After so much expectation, so much idealization, so much sacrifice and burning, high ideals, could the reality have been anything but a disappointment? What marriage, what life in the fairyland of the West could ever live up to the expectations of six years of longing? I believe that to my parents, the fight had become an end in itself sooner than either of them realized. When victory came neither of them knew how to continue the story. For years Mervyn and Mila had been superhuman creatures to each other, bounding over mountains and valleys, beating on the doors of heaven, confronting the juggernaut of history. But when they finally came together as real, living people, they found themselves having to invent something neither of them had ever known - a happy family. After a life as actors in a great drama they found the hardest thing was simply to become human again.

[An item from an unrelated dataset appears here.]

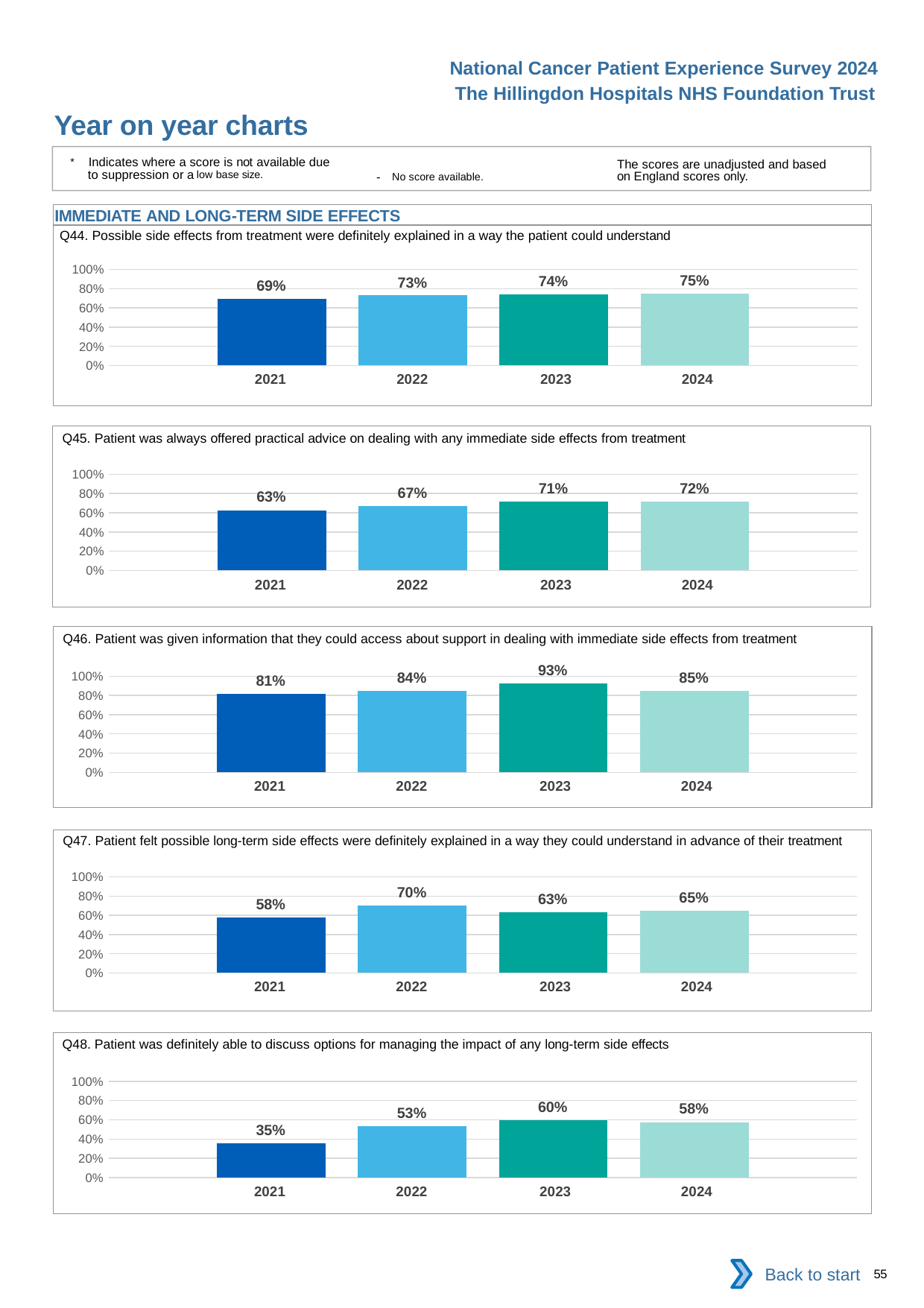
In the Q45 chart, which year has the lowest value? 2021 What is the section heading above the Q44 chart? IMMEDIATE AND LONG-TERM SIDE EFFECTS In the Q47 chart, which is larger, the value for 2022 or the value for 2023? 2022 In the Q44 chart, what is the value for 2024? 75% In the Q44 chart, do the values rise or fall from 2021 to 2024? Rise In the Q46 chart, what is the difference between the 2023 and 2024 values? 8% In the Q48 chart, what is the value for 2021? 35% What kind of chart is the Q45 chart? Bar chart In the Q46 chart, which year has the highest value? 2023 How many years are shown in the Q44 chart? 4 In the Q48 chart, what is the difference between the 2021 and 2022 values? 18% In the Q47 chart, what is the value for 2021? 58%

In the spring of 1970, as she was returning from Brighton on the train after a session teaching Russian, Lyudmila had one of her attacks of melancholy and burst into tears. Unlike in Russia, no fellow passenger came to comfort her or to ask what the matter was. But she looked up out of the window at the green English fields. 'What a fool I am,' my mother remembers thinking. 'I have been crying for six months. This Russian blackness must stop.' Slowly, Mila began to make a life for herself in London. My father was always shy of company and never had many close friends, but my gregarious mother soon made English friends who loved her warmth and wit, and with whom she could go to the theatre and ballet. They never became the close-knit, comradely surrogate family of my mother's youthful circle, but being among cultured people helped ease the pain of losing her old Moscow life.